Pursuant to Section 13 or 15(d) of the
Securities Exchange Act of 1934

Date of Report (Date of earliest event reported): February 10, 2017

(Exact name of registrant as specified in its charter)

Rhode Island
(State or other jurisdiction of incorporation)
(Commission File Number)
(IRS Employer Identification Number)

100 Dexter Road, East Providence, Rhode Island 02914
(Address of principal executive offices)

(401) 435-7171
(Registrant's telephone number, including area code)

(Former name or former address, if changed since last report)

Check the appropriate box below if the Form 8-K filing is intended to simultaneously satisfy the filing obligation of the registrant under any of the following provisions:

[ ] Written communications pursuant to Rule 425 under the Securities Act (17 CFR 230.425)
[ ] Soliciting material pursuant to Rule 14a-12 under the Exchange Act (17 CFR 240.14a-12)
[ ] Pre-commencement communications pursuant to Rule 14d-2(b) under the Exchange Act (17
     CFR 240.14d-2(b))
[ ] Pre-commencement communications pursuant to Rule 13e-4(c) under the Exchange Act (17
     CFR 240.13e-4(c))

Item 2.01. Completion of Acquisition or Disposition of Assets.

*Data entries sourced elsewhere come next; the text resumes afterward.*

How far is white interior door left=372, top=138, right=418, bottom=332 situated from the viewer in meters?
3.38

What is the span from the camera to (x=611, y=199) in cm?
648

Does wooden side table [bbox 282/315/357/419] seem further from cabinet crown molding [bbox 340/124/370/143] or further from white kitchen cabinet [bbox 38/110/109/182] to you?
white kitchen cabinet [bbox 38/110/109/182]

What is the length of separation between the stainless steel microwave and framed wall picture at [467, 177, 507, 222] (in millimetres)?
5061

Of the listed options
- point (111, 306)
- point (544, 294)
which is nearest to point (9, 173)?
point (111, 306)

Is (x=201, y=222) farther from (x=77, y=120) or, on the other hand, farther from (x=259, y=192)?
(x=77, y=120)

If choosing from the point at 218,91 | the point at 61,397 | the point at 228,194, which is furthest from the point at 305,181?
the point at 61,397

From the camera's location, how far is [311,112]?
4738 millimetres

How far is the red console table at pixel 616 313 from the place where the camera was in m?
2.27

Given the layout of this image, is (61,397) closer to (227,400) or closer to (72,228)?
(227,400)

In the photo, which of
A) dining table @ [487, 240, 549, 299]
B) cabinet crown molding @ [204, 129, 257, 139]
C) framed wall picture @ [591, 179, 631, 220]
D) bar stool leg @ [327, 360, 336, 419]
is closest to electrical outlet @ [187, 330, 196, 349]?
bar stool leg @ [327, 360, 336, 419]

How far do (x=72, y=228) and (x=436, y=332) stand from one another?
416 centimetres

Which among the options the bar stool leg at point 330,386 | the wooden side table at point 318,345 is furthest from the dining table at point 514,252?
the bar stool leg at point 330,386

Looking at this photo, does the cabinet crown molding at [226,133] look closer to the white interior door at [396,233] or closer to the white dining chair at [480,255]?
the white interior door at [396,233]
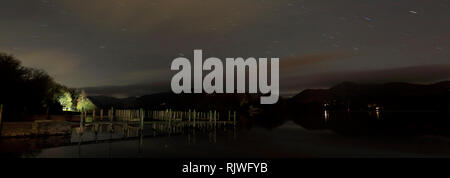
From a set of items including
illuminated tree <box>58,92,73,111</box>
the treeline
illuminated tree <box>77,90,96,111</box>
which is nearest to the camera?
the treeline

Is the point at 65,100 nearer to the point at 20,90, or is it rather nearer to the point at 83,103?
the point at 83,103

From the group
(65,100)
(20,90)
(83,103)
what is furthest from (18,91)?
(83,103)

On February 10, 2017 (the "Closing Date"), Capital Properties, Inc. (the "Company") and its two wholly-owned subsidiaries, Capital Terminal Company ("CTC") and Dunellen, LLC ("Dunellen" and together with the Company and CTC, the "Sellers"), in accordance with that certain Asset Purchase Agreement, by and between the Sellers and Sprague Operating Resources LLC ("Sprague"), a subsidiary of Sprague Resources LP, dated January 24, 2017 (the "Purchase Agreement"), completed the sale of the Company's East Providence, Rhode Island petroleum storage terminal, Wilkesbarre Pier, pipelines connecting the terminal to the Pier and related terminal assets (the "Purchased Assets"). Capitalized terms used but not otherwise defined herein have the meanings set forth in the Purchase Agreement.

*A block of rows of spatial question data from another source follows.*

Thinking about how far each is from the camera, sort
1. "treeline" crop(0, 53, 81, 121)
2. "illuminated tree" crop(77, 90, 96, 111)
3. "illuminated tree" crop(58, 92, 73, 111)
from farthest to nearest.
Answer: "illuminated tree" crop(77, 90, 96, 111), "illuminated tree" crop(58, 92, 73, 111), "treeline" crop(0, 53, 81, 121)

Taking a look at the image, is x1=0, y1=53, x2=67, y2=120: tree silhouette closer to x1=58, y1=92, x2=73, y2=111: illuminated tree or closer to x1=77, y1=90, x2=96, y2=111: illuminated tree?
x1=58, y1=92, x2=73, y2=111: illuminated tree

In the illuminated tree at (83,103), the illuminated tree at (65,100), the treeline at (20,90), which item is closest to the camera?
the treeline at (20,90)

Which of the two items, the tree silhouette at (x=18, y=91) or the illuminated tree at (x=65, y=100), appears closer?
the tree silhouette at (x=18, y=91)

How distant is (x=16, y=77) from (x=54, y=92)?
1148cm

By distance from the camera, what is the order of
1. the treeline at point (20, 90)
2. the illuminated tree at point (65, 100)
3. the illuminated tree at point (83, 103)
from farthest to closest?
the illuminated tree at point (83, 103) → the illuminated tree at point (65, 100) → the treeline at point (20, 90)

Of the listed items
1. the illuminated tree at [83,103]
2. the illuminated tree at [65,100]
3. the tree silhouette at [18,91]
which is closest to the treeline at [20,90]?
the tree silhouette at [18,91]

From May 1, 2014 through the closing of the sale of the Purchased Assets, the terminal's entire distillate storage capacity was leased exclusively to Sprague.

The aggregate purchase price for the Purchased Assets was $23.0 million dollars plus the assumption of the Assumed Liabilities (the "Purchase Price").  The Purchase Price was negotiated by the Sellers and Sprague, with the Sellers receiving advice from an unaffiliated investment bank advisory firm retained by the Sellers to assist in the valuation, marketing and sale of the Purchased Assets.  Of the Purchase Price, $1,040,000 was withheld to cover repairs to breasting Dolphins located on the Wilkesbarre Pier (the "Dolphin Expenses") and $1,725,000 will be held in escrow (50% for 12 months and the balance for 2 years) to provide an indemnity to Sprague in the event of any breach of the Sellers' representations, warranties and covenants. The net amount received by the Company after the Dolphin Expenses holdback, escrow and additional adjustments for fees and real estate transfer taxes was approximately $19.8 million dollars.

Item 2.04.
Triggering Events that Accelerate or Increase a Direct Financial Obligation or an Obligation under an Off-Balance Sheet Arrangement
Under Section 5 of the Company's outstanding 5% Dividend Notes Due 2022 (the "Notes"), upon the sale of all or any portion of the Company's real property or the real property of any Company subsidiary, the Company is required, within 90 days from the Closing Date, to redeem that amount of the Notes at a redemption price equal to the maximum amount of the Net Proceeds from the sale of the real property, that when divided by 100 results in a whole number.  For this purpose, "Net Proceeds" means the gross cash proceeds received by the Company as a result of the sale of the real property less the sum of (a) the expenses of sale, (b) the Federal and state taxes incurred as a result of the sale and (c) the amount of the gross cash proceeds used by the Company to pay in whole or in part financial institution debt secured by a mortgage on its real property, regardless of whether such mortgage encumbered the property sold.  The closing of the sale of the Purchased Assets described in Item 2.01 above triggered this mandatory redemption provision of the Notes. The Company has not yet determined the amount of the "Net Proceeds" (as defined in the Notes), but currently expects to redeem the Notes in full on or before May 11, 2017.
Item 5.02(e). Compensatory Arrangements of Certain Officers
In connection the sale of the Purchased Assets described in Item 2.01 above, the Compensation Committee of the Company's Board of Directors approved a bonus for the Company's Vice-President, Todd D. Turcotte, in the amount of one year's salary ($191,464).  This bonus was conditioned on the successful completion of the sale described in Item 2.01 hereof and was paid promptly following the closing.


Pursuant to the requirements of the Securities Exchange Act of 1934, as amended, the Company has duly caused this report to be signed on its behalf by the undersigned hereunto duly authorized.